Available data:
-*-*-

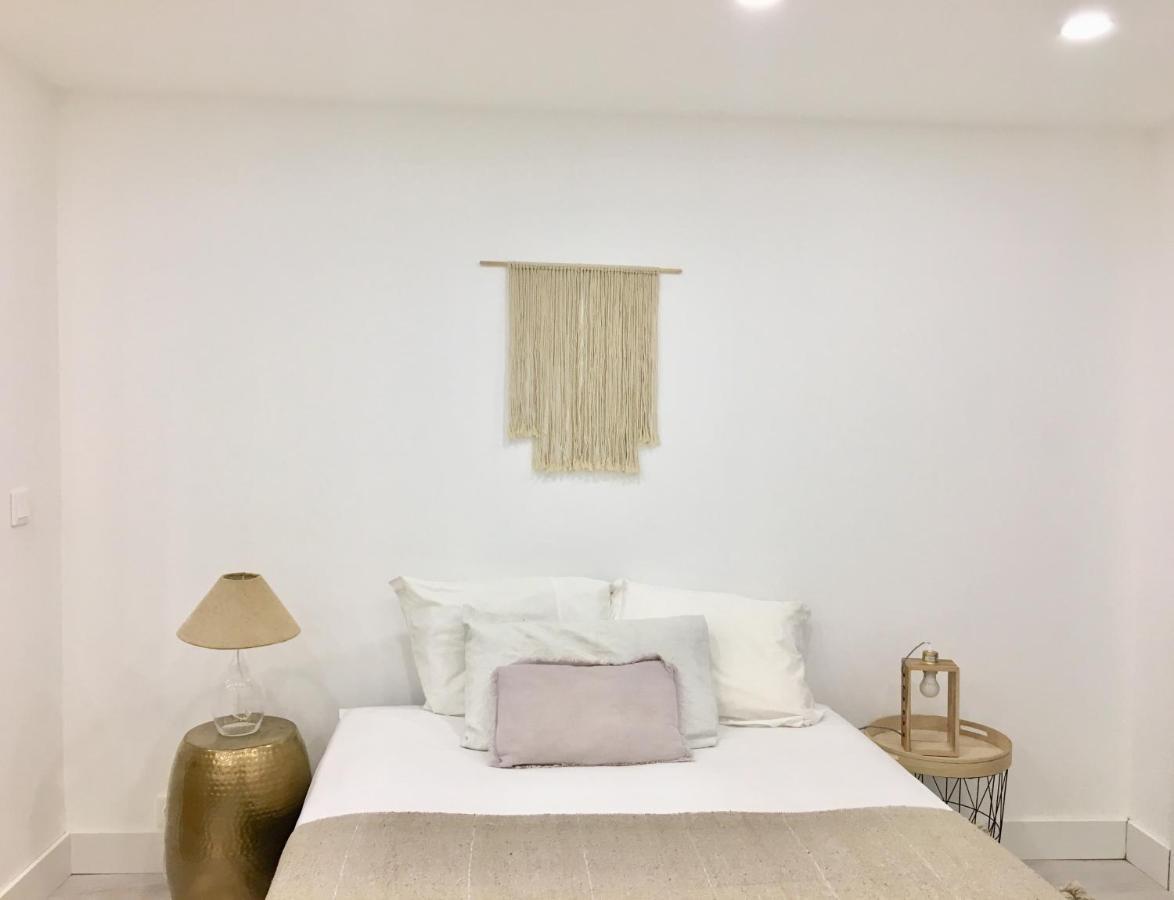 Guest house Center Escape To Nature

-*-*-

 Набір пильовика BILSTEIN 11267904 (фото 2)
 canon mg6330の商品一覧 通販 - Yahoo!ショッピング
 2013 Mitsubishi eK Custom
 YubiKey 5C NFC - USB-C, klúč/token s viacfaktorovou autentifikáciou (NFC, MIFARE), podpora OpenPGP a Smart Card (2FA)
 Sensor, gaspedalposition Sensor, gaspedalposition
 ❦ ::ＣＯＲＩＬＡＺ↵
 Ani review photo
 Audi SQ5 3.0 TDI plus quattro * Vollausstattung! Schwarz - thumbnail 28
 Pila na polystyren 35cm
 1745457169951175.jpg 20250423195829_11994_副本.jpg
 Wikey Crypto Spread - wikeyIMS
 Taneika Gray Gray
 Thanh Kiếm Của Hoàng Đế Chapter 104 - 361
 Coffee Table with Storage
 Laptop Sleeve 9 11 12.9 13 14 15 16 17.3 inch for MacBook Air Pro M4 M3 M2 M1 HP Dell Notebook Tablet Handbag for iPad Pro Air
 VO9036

-*-*-

Please copy the lines in the records above between the one holding "Sensor, gaspedalposition Sensor, gaspedalposition" and the one holding "Coffee Table with Storage", inclusive, exactly and with no other line.

Output for this exercise:
 Sensor, gaspedalposition Sensor, gaspedalposition
 ❦ ::ＣＯＲＩＬＡＺ↵
 Ani review photo
 Audi SQ5 3.0 TDI plus quattro * Vollausstattung! Schwarz - thumbnail 28
 Pila na polystyren 35cm
 1745457169951175.jpg 20250423195829_11994_副本.jpg
 Wikey Crypto Spread - wikeyIMS
 Taneika Gray Gray
 Thanh Kiếm Của Hoàng Đế Chapter 104 - 361
 Coffee Table with Storage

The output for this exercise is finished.